KEY POINTS:
New Zealand will have fewer, and lower quality, medical students within a few years if research funding doesn't increase, the country's two medical schools believe.
The country is haemorhaging health staff, facilities and research, because its health research funding is up to 12 times lower than other countries, they say.
The stark assessment comes from the deputy deans of Otago and Auckland universities' medical schools.
In a release to be made public today, the deans plead for an immediate increase in Health Research Council funding of 20 per cent, followed by 30 per cent rises annually for five years.
They say the council's funding, $63 million this year, is effectively 25 per cent lower than it was three years ago, as salary increases and increased research costs have not been matched by extra funding.
Australia has increased its health research spend by 15 per cent per year since 2000 - but New Zealand has been increasing its spend by less than 6 per cent, Auckland University faculty of medical and health sciences deputy dean Professor Ian Reid told the Herald yesterday.
That has left 85 per cent of funding applicants turned down.
Research was more important than wages to senior medical academics - those responsible for training new doctors, he said.
But filling vacant positions was already very difficult, and was getting harder as prospective professors realised they would not be funded to do research here.

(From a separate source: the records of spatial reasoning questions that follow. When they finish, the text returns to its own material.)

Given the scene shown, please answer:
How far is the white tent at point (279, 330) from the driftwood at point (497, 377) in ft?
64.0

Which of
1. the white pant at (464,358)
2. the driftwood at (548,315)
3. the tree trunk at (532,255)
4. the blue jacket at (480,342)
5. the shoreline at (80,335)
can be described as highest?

"We're facing a situation where we can't actually recruit decently qualified staff in our medical schools. This is already a significant problem. The recruitment of senior staff into our medical faculties is already a major headache for us."
While the Government decided to increase medical student numbers from 325 to 365 last year, actually training the extra students would prove difficult, he said. "It's almost impossible for us to train the increased numbers if we can't fill the vacant positions in the two faculties. What matters to incoming doctors is whether they can be research active here. If not, they won't come."
There was a feeling among academics that research funding in New Zealand was too focused on economic outputs, he said. That belief failed to take into account the true impact of low funding.
"For those that want to be academically active, having your whole research project shut down when you can go to Sydney and do it there, it's not very appealing. And the bleeding of senior staff to Australia will only accelerate if this [research funding] gap increases."
The situation would, over the next two years, force more of the current health workforce overseas, attracted by other countries' higher levels of funding and facilities.
"We're very concerned a number of our most promising 40-year-olds are going to be in Australia in the next 12 months. And they are our next professors."
Australia's medical training industry was expanding rapidly.
And it was actively recruiting New Zealand's "brightest and best", Professor Reid said.
WHAT WE SPEND
Health research spending, per capita
* New Zealand $10.20
* Australia $34.60
* United Kingdom $54.30
* United States $126
[figures provided by universities]
WHAT THE PROFESSORS SAY
* Low research funding means fewer professors.
* Fewer professors means fewer, lower-quality, medical graduates.
* Fewer research opportunities means the next generation of professors will leave New Zealand.